CHARLES (2)

J’entends Charles qui se brosse les dents, à travers la porte du salon qui laisse passer les bruits. Je me demande s’il a été, ce matin, faire le test dont il me parle depuis plusieurs jours suite à ses prétendus symptômes du COVID-19. Il s’est plaint il y a une semaine d’une grosse fatigue, qui l’avait empêché de dormir et forcé de faire une sieste en fin de matinée. Il se sentait fébrile. Je lui ai touché le front, rien d’alarmant. Son thermomètre s’est cassé. Après que je lui ai prêté le mien, sa température est passée de 38 degrés à… 34 (?), pour se stabiliser enfin à 37 degrés et des poussières. Entre temps, une forte douleur à la nuque s’est manifestée, une douleur musculaire qu’il a interprétée comme un signe indubitable. Une migraine, chronique chez lui, est venue se greffer là-dessus. Arthur me dit qu’il a tendance à somatiser, en s’imaginant avoir toutes les maladies dont on parle. Je lui ai connu, en effet, plusieurs cancers et autres fantasmes morbides – et déjà, il y a plus d’un mois, celui du Coronavirus qu’il était persuadé d’avoir attrapé à cause d’une toux.

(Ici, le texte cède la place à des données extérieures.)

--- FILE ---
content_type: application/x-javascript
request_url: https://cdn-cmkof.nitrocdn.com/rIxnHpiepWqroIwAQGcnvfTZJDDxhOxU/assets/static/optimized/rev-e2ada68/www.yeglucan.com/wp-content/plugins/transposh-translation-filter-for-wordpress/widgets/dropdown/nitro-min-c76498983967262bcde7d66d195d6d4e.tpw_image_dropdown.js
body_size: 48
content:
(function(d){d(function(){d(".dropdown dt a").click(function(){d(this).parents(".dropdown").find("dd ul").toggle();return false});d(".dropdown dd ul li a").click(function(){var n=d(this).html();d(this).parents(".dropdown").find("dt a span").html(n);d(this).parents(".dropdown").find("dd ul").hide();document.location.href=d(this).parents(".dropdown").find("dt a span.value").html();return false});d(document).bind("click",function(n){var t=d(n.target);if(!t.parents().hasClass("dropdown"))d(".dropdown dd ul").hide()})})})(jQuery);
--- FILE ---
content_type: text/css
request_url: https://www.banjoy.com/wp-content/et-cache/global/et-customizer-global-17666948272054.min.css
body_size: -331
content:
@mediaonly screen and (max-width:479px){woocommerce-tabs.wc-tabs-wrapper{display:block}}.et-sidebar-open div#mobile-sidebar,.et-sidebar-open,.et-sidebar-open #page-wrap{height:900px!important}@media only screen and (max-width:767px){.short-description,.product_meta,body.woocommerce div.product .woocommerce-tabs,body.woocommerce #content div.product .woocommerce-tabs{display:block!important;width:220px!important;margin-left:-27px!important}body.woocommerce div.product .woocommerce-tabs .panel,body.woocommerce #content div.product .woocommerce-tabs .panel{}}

Aujourd’hui, plus de toux, peu de fièvre, aucun des symptômes classiques. Un médecin appelé en urgence s’est bien gardé de se prononcer. Un autre, consulté le surlendemain en ligne, lui a dit que c’était peut-être ça. Il lui a prescrit un test. Charles ne l’a pas encore fait, il avait oublié de rester à jeun. Sitôt recueilli un diagnostic provisoire, l’établissant dans ce statut de malade qui est presque un titre de gloire, sa douleur à la nuque s’est évanouie. Il s’est promené avec moi, hier après-midi ; on a poussé jusqu’aux hauteurs de Belleville sans qu’il manifeste aucune fatigue. C’est plutôt lui qui était obligé de ralentir le pas, pour que je ne m’essouffle pas trop à le suivre.

Malade imaginaire ou pas, il a droit aux honneurs d’un suivi officiel. On l’a appelé, pas plus tard qu’hier, pour lui proposer une assistance psychologique, et pour le reloger dans un hôtel s’il le souhaite. Il s’amuse de ce manège. Il leur a dit qu’ils feraient mieux de s’occuper des restaurateurs en détresse, ou de la vague de suicides qui s’annonce. J’ignore, en fait, s’il leur a vraiment dit cela. Il y a toujours, dans sa parole, une brume de fiction qui ne me déplaît pas entièrement. Je le vois passer devant ma vitre, un livre à la main, les yeux recouverts de lunettes noires, se rendant probablement au fameux test. Je l’accompagne du regard, sur cette scène.